Of course, none of these signals is enough on its own. Plenty of real people post at strange hours. Plenty of friend groups share the same articles, but put twenty signals together, across thousands of accounts, and the difference between organic engagement and a coordinated campaign becomes statistically obvious. Surfacing those signals and combining them into something investigators can actually act on is precisely the kind of behavioural analysis the AVALANCHE pipeline is designed to do.
This is why the most powerful question we can ask about a viral post is not “is this true?” but “is this organic?” because organic falsehoods, painful as they are, behave very differently from manufactured ones.

From individual posts to network reconstruction
Once investigators take this seriously, they stop thinking about posts and start thinking about graphs. Every account is a node, every share, retweet, mention, and reply is an edge.

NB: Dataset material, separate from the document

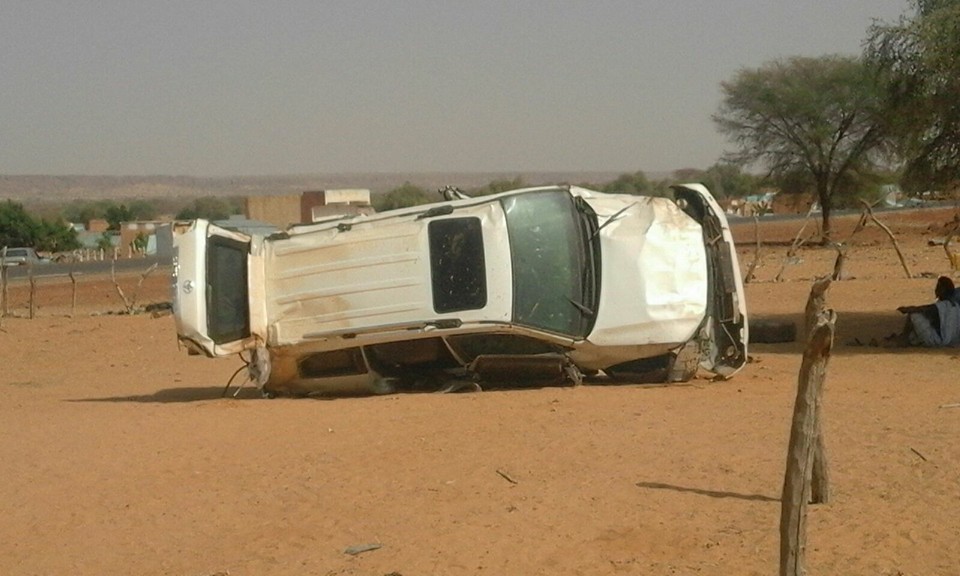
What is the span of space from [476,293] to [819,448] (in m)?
4.22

Out of millions of these connections, certain shapes start to emerge: tightly clustered communities that interact almost exclusively with each other. Hubs that broadcast to many but follow few and bridges that carry content from a fringe community into the mainstream.
The accounts that originate disinformation are rarely the ones that make it go viral. More often, they sit quietly in an outlying community, planting content that is then picked up by the bridges and pushed to the hubs. When the wider public sees it, then the trail back to the origin is hidden under a thousand legitimate-looking shares.
Reconstructing that trail is painstaking work, and one of the central problems AVALANCHE tries to solve. The methods we develop turn scattered interactions into a structured picture of who is actually running the campaign – this is the information that matters for investigators. Taking down a thousand individual posts does not stop a campaign, identifying and disrupting the network behind them does.
Why this matters now
We have entered a moment when the gap between what is real and what looks real is shrinking by the month. Deepfakes are cheap, generative text is convincing, coordinated influence is not science fiction, it is a documented feature of almost every major election or geopolitical crisis.
In this environment, debunking individual pieces of content is no longer sufficient. We need investigators who can look at a wave of seemingly unrelated posts and see the shape of the campaign behind them. We need tools to surface behavioural anomalies, not just content violations.
And, beyond tech, we also need the public to understand that the most important question about a viral post is who put it in front of you, and why. This shift from content to behaviour, from posts to networks, from reaction to reconstruction is the direction AVALANCHE is pushing.
The origin of a spread is rarely the loudest voice; it is the quiet one where the spark was planted.